Maintaining Your Piercings 

  • To avoid bacteria and foreign objects entering the body, ensure your piercing is performed with a sterile object and that the jewelry inserted is also sterile.
  • All fresh piercings release a gummy, white, or off-white discharge that collects around the openings and on the jewelry to form a crusty formation.
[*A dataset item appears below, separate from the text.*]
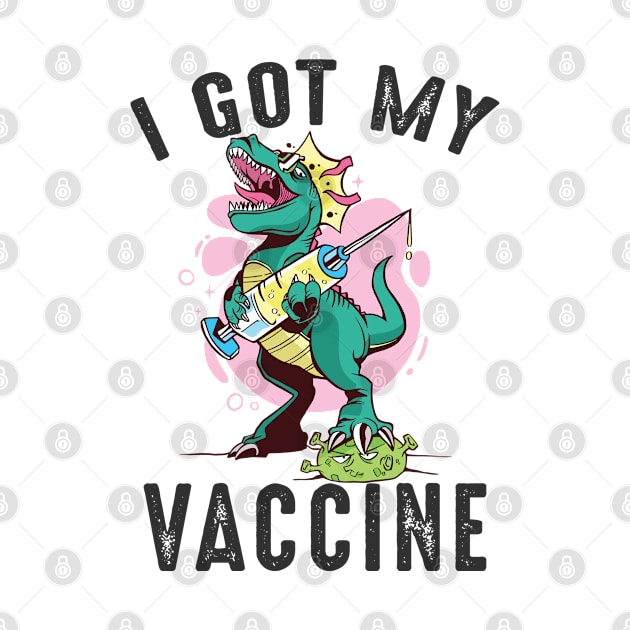 I Got My Vaccine T Rex Vaccinated I Got The Shot T-rex Kids 2021 by Metal Works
How to take care of a new one

  • Unless you are cleaning the new piercing, avoid touching it. Before cleaning the piercing, always wash your hands with soap and water.
  • Use antibacterial soap to wash the pierced area. Gently scrape away any crusty clumps, then rinse the soap away.
  • Saltwater soaks are effective at breaking up hardened deposits. You can make salt water by dissolving 1/4 teaspoon of salt in 1 cup of clear water.
  • Never clean the area with alcohol or peroxide. These will make your skin dry. Gold jewelry will become discolored by betadine.
  • When cleaning the inside of nostril, use saline solution, which is easily accessible at any pharmacy.
  • avoid applying antibiotic ointments.
  • Throughout the healing process, always wear clean clothes, and alternate your bed linens every week. The piercing might become irritated by sweat and clothing rubbing against it.
  • Avoid applying powder or makeup to the area where you had your ears or face pierced while it heals. If using hairspray, cover the pierced area with a tissue.
  • Wear loose clothing after body piercings. Avoid wearing bulky belts, bodysuits, or stockings after getting your navel pierced. Also, avoid sleeping on your stomach. It’s critical for healing that the air is moving.
piercing the body

Sensitivity to Jewelry or Cleaning Products Symptoms could include:

  • Redness.
  • Irritation.
  • When the piercing is cleaned, they are itching or burning.
  • A rash developed around the piercing.
  • Piercers advise nontoxic metals like surgical steel14K or 18K yellow gold, 18K palladium white gold, niobium, or titanium to prevent infections or reactions from the jewelry.

Infection indicators

If you experience any of the following symptoms following a piercing:

  • The ache persists for more than a day or two.
  • heightened discomfort, unusual discomfort, or swelling at the piercing site
  • It is warm to the touch there.
  • We are starting from the harsh red lines.
  • pus, oozing or bleeding at the piercing site
  • Before seeing your healthcare provider, avoid taking off your jewelry. If the jewelry is removed, the piercing’s openings could close and contain the infection, leading to an abscess.
Dental Health and Oral Piercing
  • Anywhere jewelry is inserted into a piercing, the risk of infection or sensitivity exists. However, the American Dental Association asserts that there are some unique, additional risks associated with mouth piercings.
  • There are millions of bacteria in the mouth. Because the mouth cannot sterilize entirely, oral piercing or tongue splitting can be dangerous.
  • regressing gums
  • Teeth that are broken or chipped.
  • Extra spittle.
  • poor breath
  • Mouth tastes of metallic substance.
  • Only click your oral piercing against your teeth if you already have one. Regular dental visits, twice-daily tooth brushing, and flossing are all recommended.

What so ever piercing is an art that anyone should follow.